Überdies stellte das Gericht fest, dass auch andere für Falschmeldungen verantwortlich gewesen sein können. Keiner der 102 Zeugen habe ausgesagt., O. persönlich bei einer Manipulation gesehen zu haben. Es habe aber eine regelrechte "Manipulationskultur an der UMG" gegeben, die maßgeblich von einem anderen Verdächtigen, gegen den noch ermittelt wird,  zu verantworten sei. Das hätten die Zeugenaussagen ergeben.

Die drei verbliebenen Fälle, in denen es nach Überzeugung der Staatsanwaltschaft keine Indikation für eine Transplantation gegeben habe, begründete Günther zwar ausführlich, der Inhalt lässt sich aber kurz zusammenfassen: In allen drei Fällen gab es eine Notwendigkeit zur Transplantation einer Spenderleber.

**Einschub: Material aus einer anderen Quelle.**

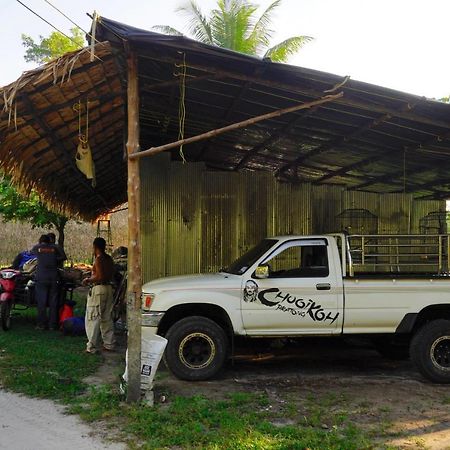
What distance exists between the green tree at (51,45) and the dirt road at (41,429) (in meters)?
17.3

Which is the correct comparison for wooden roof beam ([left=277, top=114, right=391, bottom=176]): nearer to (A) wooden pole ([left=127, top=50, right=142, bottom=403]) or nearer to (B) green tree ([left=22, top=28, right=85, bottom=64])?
(A) wooden pole ([left=127, top=50, right=142, bottom=403])

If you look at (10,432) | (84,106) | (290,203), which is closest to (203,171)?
(290,203)

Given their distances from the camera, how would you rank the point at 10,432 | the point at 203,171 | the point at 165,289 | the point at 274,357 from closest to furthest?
the point at 10,432, the point at 165,289, the point at 274,357, the point at 203,171

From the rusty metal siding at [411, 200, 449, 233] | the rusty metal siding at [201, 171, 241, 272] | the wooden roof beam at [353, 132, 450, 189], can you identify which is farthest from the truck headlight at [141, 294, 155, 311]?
the rusty metal siding at [411, 200, 449, 233]

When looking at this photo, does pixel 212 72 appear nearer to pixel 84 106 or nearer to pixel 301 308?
pixel 84 106

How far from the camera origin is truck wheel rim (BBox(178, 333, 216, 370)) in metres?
6.88

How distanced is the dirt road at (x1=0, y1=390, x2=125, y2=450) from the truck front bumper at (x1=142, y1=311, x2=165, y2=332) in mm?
1491

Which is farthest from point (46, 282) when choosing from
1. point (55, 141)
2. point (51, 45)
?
point (51, 45)

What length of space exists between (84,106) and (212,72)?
2.33 m

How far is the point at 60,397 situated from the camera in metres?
6.10

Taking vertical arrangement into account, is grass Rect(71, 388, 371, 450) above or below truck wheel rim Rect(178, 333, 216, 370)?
below

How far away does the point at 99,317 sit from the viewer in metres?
8.68

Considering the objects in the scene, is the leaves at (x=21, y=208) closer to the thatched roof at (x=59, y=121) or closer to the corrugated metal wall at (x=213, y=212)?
the thatched roof at (x=59, y=121)

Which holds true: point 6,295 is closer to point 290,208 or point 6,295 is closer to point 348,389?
point 290,208
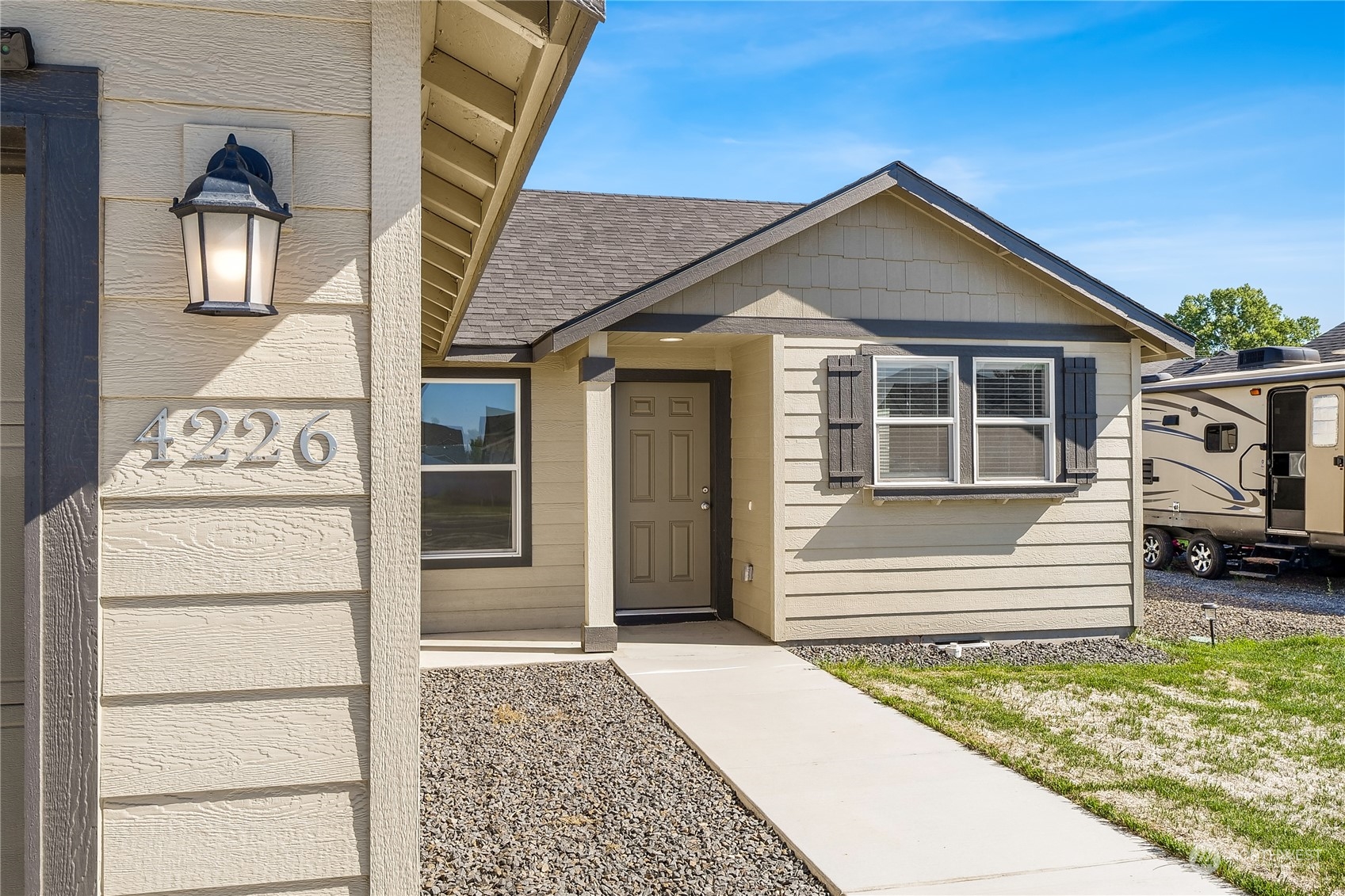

Im Gericht lange diskutierte Alternativbehandlungen hätten keine Heilung herbeigeführt.

In zwei Fällen habe es auch eine Einwilligung der Patienten zur Operation gegeben; im dritten Fall habe diese hypothetisch vorgelegen. Auch wenn alle drei Patienten später gestoben sind (angeklagt war Körperverletzung mit Todesfolge), habe es in keinem Fall ein strafrechtliches Verhalten des Arztes gegeben. O. habe niemanden transplantiert, bei dem dies nicht dringend geboten war.

Die Staatsanwaltschaft, so Sprecherin Birgit Seel, wird gegen den Freispruch in Revision gehen. Es gehe um grundlegende rechtliche Fragen, die obergerichtlich zu klären seien.

Chronologie des Skandals

Wie der Göttinger Transplantations-Skandal begann, wie er sich entwickelte, wo er hinführt:

  • Oktober 2011: Anonymer Anruf bei der Bundesärztekammer gibt Hinweis auf Falschangaben zu Leberpatienten in der Universitätsmedizin Göttingen.
  • 22. November 2011: Die Bundesärztekammer teilt dem Universitäts-Klinikum mit, ein Arzt habe eine Falschangabe gegenüber Eurotransplant gemacht.
  • 23. November: Der Arzt wird beurlaubt.
  • 29. November: Klinikum informiert die Staatsanwaltschaft.
  • Ende Dezember: Arbeitsverhältnis wird aufgehoben.
  • 11. Juni 2012: Das Göttinger Tageblatt erhält einen Hinweis und berichtet als erste Zeitung bundesweit über den Verdacht.
  • 20. Juli 2013: In einer Pressekonferenz wird offenbar, dass es 25 Fälle der Manipulation gibt.
  • 23 Juli 2012: Das Klinikum übergibt der Staatsanwaltschaft Patientenakten mit Verdacht auf  manipulierte  Angaben.
  • 25 Juli: Die Staatsanwaltschaft durchsucht Räume im Klinikum und des Angeklagten.
  • 26. Juli: Klinikum stellt den  Abteilungsdirektor der Gastroenterologie vom Dienst frei.
  • 11. Januar 2013: Amtsgericht erlässt Haftbefehl gegen Aiman O. wegen Fluchtgefahr.
  • 1. August 2013: Das Transplantationsgesetz führt Falschangaben von Ärzten im Vergabeverfahren als Straftat ein.
  • 19. August 2013: Der Prozess vor dem Schwurgericht beginnt.
  • 13. Dezember 2013: O. wird nach haftprüfung aus Untersuchungshaft entlassen.
  • 6. Mai 2015: Aiman O. wird freigesprochen.
  • Nächste Woche: Revisionsantrag der Staatsanwaltschaft
  • Danach: Der Bundesgerichtshof muss über die Verfassungsmäßigkeit der BÄK-Richtlinien entscheiden. Der Gesetzgeber wird das Transplantationsgesetz neu fassen müssen.